## Requirement
Having located the line with "Sunset in 42nd Street, NYC", print it and each remaining line exactly, stopping at the end of the material and omitting pictures.

═══ Collected material ═══

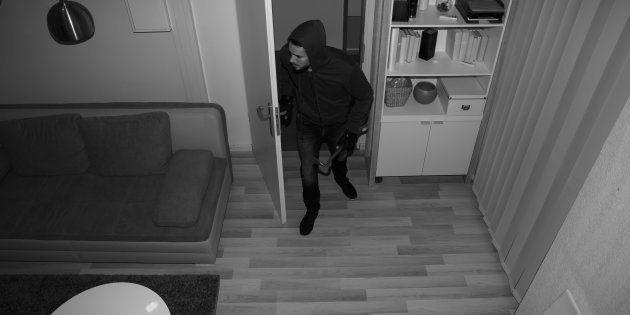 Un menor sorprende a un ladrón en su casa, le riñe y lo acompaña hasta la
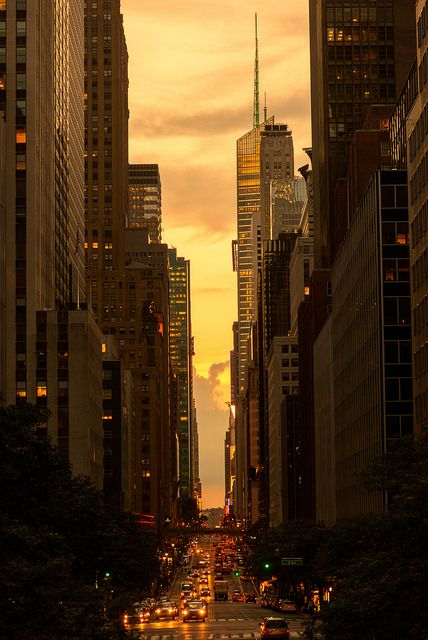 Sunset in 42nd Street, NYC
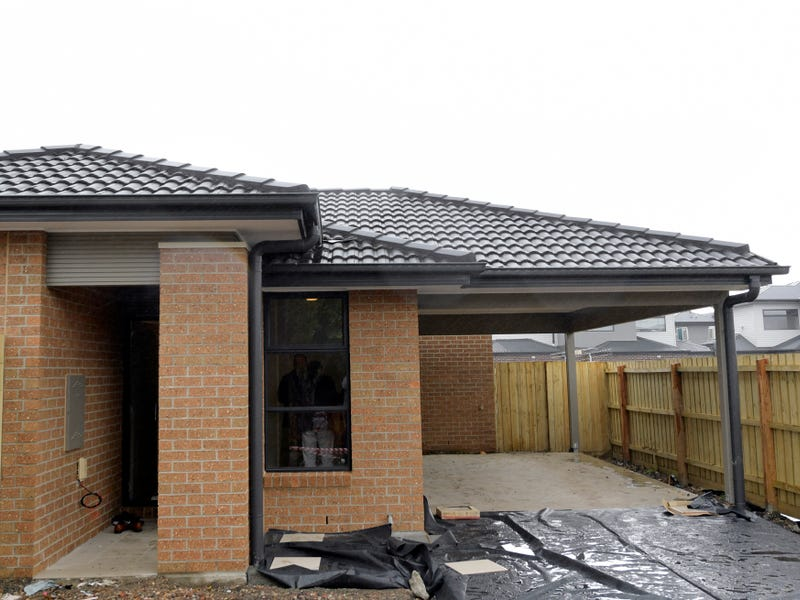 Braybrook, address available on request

═══

## Response below
 Sunset in 42nd Street, NYC
 Braybrook, address available on request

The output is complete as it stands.